Amazon Redshift security controls addresses restricting data access to users who have been granted permission. This post discusses restricting listing of data catalog metadata as per the granted permissions.

The Eightfold team needed to develop a multi-tenant application with the following features:

Enforce visibility of Amazon Redshift objects on a per-tenant basis, so that each tenant can only view and access their own schema
Implement tenant isolation and security so that tenants can only see and interact with their own data and objects

Metadata security in Amazon Redshift

Amazon Redshift is a fully managed, petabyte-scale data warehouse service in the cloud. Many customers have implemented Amazon Redshift to support multi-tenant applications. One of the challenges with multi-tenant environments is that database objects are visible to all tenants even though tenants are only authorized to access certain objects. This visibility creates data privacy challenges because many customers want to hide objects that tenants can’t access.

The newly released metadata security feature in Amazon Redshift enables you to hide database objects from all other tenants and make objects only visible to tenants who are authorized to see and use them. Tenants can use SQL tools, dashboards, or reporting tools, and also query the database catalog, but they will only see appropriate objects for which they have permissions to see.

Solution overview

Exposing a Redshift endpoint to all of Eightfold’s customers as part of the Talent Lake endeavor involved several design choices that had to be carefully considered. Eightfold has a multi-tenant Redshift data warehouse that had individual customer schemas for customers, which they could connect to using their own customer credentials to perform queries on their data. Data in each customer tenant can only be accessed by the customer credentials that had access to the customer schema. Each customer could access data under their analytics schema, which was named after the customer. For example, for a customer named A, the schema name would be A_analytics. The following diagram illustrates this architecture.

Although customer data was secured by restricting access to only the customer user, when customers used business intelligence (BI) tools like QuickSight, Microsoft Power BI, or Tableau to access their data, the initial connection showed all the customer schemas because it was performing a catalog query (which couldn’t be restricted). Therefore, Eightfold’s customers had concerns that other customers could discover that they were Eightfold’s customers by simply trying to connect to Talent Lake. This unrestricted database catalog access posed a privacy concern to several Eightfold customers. Although this could be avoided by provisioning one Redshift database per customer, that was a logistically difficult and expensive solution to implement.

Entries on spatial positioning
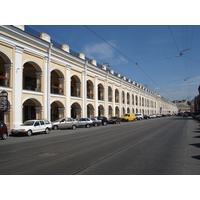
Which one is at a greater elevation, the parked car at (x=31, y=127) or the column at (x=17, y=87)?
the column at (x=17, y=87)

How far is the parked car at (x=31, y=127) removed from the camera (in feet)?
58.3

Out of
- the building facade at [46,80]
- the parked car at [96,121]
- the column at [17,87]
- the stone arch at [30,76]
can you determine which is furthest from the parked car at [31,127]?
the parked car at [96,121]

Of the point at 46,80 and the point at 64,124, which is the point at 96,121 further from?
the point at 46,80

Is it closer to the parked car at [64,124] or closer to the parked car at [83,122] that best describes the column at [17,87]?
the parked car at [64,124]

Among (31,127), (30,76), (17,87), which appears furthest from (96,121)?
(31,127)

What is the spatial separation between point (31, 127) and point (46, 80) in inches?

## Exercise requirements
a - In the Redshift passage, what schema name would a customer named A have?
b - Write out the Redshift passage starting with "Solution overview" and going on through "illustrates this architecture.", substituting "analytics cluster" for "data warehouse".

## Task-by-task results
a - A_analytics

b -
Solution overview

Exposing a Redshift endpoint to all of Eightfold’s customers as part of the Talent Lake endeavor involved several design choices that had to be carefully considered. Eightfold has a multi-tenant Redshift analytics cluster that had individual customer schemas for customers, which they could connect to using their own customer credentials to perform queries on their data. Data in each customer tenant can only be accessed by the customer credentials that had access to the customer schema. Each customer could access data under their analytics schema, which was named after the customer. For example, for a customer named A, the schema name would be A_analytics. The following diagram illustrates this architecture.